L’extraction charbonnière en sursis

De fait, le maximum de production charbonnière en France est atteint en 1958 avec près de soixante millions de tonnes produites, dont près de la moitié dans le Nord-Pas-de-Calais, mais la production française de charbon souffre de la concurrence des pays étrangers et également de celle du pétrole, et l’offre française de charbon devient excédentaire.

En 1960, alors que les stocks s’élèvent à quatorze millions de tonnes, on assiste aux premières fermetures de mines avec le plan Jeanneney.

L’année 1963 est marquée par une grève de grande ampleur. Les mineurs revendiquent un rattrapage de 11 % sur les salaires par rapport au reste du secteur nationalisé, ainsi qu’une quatrième semaine de congés payés.

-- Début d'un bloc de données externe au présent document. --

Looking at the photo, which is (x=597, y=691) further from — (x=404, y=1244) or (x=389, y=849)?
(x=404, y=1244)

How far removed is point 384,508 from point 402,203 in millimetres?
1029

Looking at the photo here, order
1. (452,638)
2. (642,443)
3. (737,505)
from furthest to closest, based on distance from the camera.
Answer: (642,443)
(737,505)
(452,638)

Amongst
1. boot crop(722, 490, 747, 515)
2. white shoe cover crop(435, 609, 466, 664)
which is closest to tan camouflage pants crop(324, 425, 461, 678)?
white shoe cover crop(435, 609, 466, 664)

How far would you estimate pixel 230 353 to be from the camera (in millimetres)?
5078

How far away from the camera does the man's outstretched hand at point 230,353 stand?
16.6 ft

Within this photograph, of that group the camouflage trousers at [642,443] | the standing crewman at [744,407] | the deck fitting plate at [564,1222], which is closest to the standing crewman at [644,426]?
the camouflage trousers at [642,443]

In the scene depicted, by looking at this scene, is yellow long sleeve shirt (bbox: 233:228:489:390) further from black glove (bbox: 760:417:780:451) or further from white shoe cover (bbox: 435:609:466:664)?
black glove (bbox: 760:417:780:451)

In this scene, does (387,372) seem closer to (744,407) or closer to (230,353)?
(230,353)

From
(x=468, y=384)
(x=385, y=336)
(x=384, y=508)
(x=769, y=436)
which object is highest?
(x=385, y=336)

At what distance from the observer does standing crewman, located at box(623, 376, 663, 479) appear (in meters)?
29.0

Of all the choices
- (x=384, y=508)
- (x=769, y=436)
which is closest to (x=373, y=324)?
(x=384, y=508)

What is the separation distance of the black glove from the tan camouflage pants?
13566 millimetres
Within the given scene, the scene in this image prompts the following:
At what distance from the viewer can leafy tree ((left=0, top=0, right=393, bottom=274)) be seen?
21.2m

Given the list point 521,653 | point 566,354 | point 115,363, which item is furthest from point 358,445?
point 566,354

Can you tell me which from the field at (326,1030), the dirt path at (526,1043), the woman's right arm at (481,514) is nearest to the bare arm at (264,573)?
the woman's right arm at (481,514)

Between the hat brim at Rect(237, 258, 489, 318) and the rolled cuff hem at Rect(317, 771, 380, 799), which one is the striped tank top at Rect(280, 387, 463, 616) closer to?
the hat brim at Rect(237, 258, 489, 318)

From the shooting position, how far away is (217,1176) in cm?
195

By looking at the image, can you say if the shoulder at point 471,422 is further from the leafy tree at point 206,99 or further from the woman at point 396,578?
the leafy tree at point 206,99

La direction des Charbonnages de France refusant tout effort, le conflit s’étend et, le 1ᵉʳ mars, le mot d’ordre de grève générale est lancé. On compte 98 % de grévistes dans le Nord-Pas-de-Calais, plus de 93 % en Lorraine et presque 50 % à Blanzy. Le Général de Gaulle signe le lendemain (2 mars 1963) un décret de réquisition des Houillères, qui envenime la situation en renforçant le mouvement des mineurs et en lui apportant la sympathie des Français.

Les manifestations sont imposantes et populaires : le 13 mars, à Paris, les mineurs lorrains défilent en criant : « Charlot, des sous ! À la mine Pompidou ! ».

Toutefois, il faut attendre début avril pour que la direction des Charbonnages accepte toutes les revendications : 11 % d’augmentation sur un an, 4ᵉ semaine de congés payés et négociations sur la réduction du temps de travail.

Cependant, l’industrie du charbon est en sursis : le plan Bettencourt de 1968 prévoit la réduction de la production charbonnière à 25 millions de tonnes et la fermeture programmée du bassin charbonnier du Nord-Pas-de-Calais quinze années plus tard, entre 1983 et 1985.

La cérémonie officielle des funérailles des victimes de la catastrophe de Fouquières se tient le samedi 7 février à 10 h, sur la place de la mairie de Fouquières-lès-Lens. De leur côté, les organisations syndicales appellent à une grève générale de 24 heures la veille des funérailles. Elles dénoncent la réduction des effectifs, l’aggravation des conditions de travail et les manquements à la sécurité.